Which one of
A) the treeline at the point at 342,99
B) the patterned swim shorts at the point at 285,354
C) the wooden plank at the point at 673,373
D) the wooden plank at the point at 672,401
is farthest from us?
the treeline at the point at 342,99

########

> **Exercise goal**
Return the lines above without any changes.

> **Result for this task**
Which one of
A) the treeline at the point at 342,99
B) the patterned swim shorts at the point at 285,354
C) the wooden plank at the point at 673,373
D) the wooden plank at the point at 672,401
is farthest from us?
the treeline at the point at 342,99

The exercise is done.